About 717 staff working at community hospitals across Oxfordshire had previously been offered a donation of up to £35 each towards a Christmas party as a thank-you.

But this year the money has been taken away for the first time.

The news comes after the Oxford Mail revealed Julie Waldron, the former chief executive of the trust who was responsible for overseeing the cuts and was in charge when the decision was made to cut the Christmas payments, saw her salary band increased from £160,000-£165,000 to £165,000- £170,000.

She was this month replaced by Stuart Bell. His salary band was not available last night.

Community Health Oxfordshire, which runs community hospitals and outreach services, and the Oxfordshire and Buckinghamshire Mental Health Trust (OBMH) merged last year.

The new joint trust is called the Oxford Health NHS Foundation Trust.

It has outlined £52m of cuts over the next five years from all of its services – including staffing costs – and workers are on an NHS-wide pay freeze.

It is also currently consulting with nurses on bringing in a new longer shift of 12 hours to ‘increase efficiency’.

A spokesman for the new organisation said the decision to scrap the Christmas party payments was approved by their charitable funds committee in April and would come into force this Christmas.

She said: “When Oxford Health NHS FT and Community Health Oxfordshire integrated, work took place to ensure policies and guidelines were rationalised to ensure a consistent approach to charitable funds spending across the trust.

“In order for donated funds to retain their charitable status any expenditure must, whether directly or indirectly, provide patient benefit.

“The Charitable Funds Committee considers that expenditure on staff Christmas parties or other staff social events or entertaining does not normally provide sufficient patient benefit and is not the most efficient or effective way of applying available funds to provide patient benefit.

“Given the limited funds available to Oxford Health Charitable Funds, the decision has been taken that no expenditure of this kind may be funded.”

Previously, staff at the OBMH have received a token gift such as a box of chocolates for Christmas, but a decision on whether this will continue has not yet been taken.

The Royal College of Nursing (RCN) said it was a “kick in the teeth” for nursing staff.

Patricia Marquis, South East regional director of the RCN, said: “This could be the final nail in the coffin.
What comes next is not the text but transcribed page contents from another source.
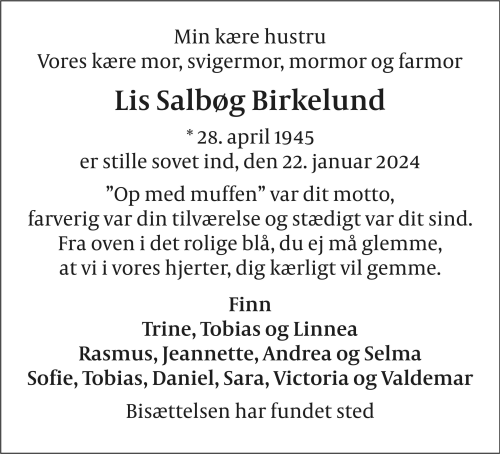 Min kære hustru
Vores kære mor, svigermor, mormor og farmor

Lis Salbøg Birkelund

* 28. april 1945
er stille sovet ind, den 22. januar 2024

”Op med muffen” var dit motto,
farverig var din tilværelse og stædigt var dit sind.
Fra oven i det rolige blå, du ej må glemme,
at vi i vores hjerter, dig kærligt vil gemme.

Finn
Trine, Tobias og Linnea
Rasmus, Jeannette, Andrea og Selma
Sofie, Tobias, Daniel, Sara, Victoria og Valdemar

Bisættelsen har fundet sted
Nurses are telling us how demoralised they are.

“It has been one change after another, one consultation after another.

“Something as small as losing their Christmas donation for staff functions can have a real knock-on effect to team morale.

“To hear that the frontline workforce are having to make these sacrifices at a time of a national pay freeze and changes to pensions whilst managers get this pay rise is a real kick in the teeth for nurses and, quite frankly, a grossly insensitive move by the directors.”

Ian Mckendrick, spokesman for the Oxfordshire Unison union’s health branch, and an Oxford Health nurse, said: “To think that such a small token of appreciation at Christmas doesn’t get immeasurable rewards for patients in terms of having staff with good morale looking after them shows no understanding of what makes the NHS tick.

“Scrooge could learn a thing or two from these people.

“Perhaps the local NHS bosses could make up the shortfall from their incredible pay rises.”

The row comes as chief executive of Oxford University Hospitals Trust Sir Jonathan Michael – who saw his pay bracket go up from £210,000-£215,000 to £215,000-£220,000 last year – declined to discuss the issue.

Repeated requests by the Oxford Mail for an interview, asking why he accepted the rise at a time when other staff were on pay freezes and the trust was facing multi-million-pound cuts, have been refused.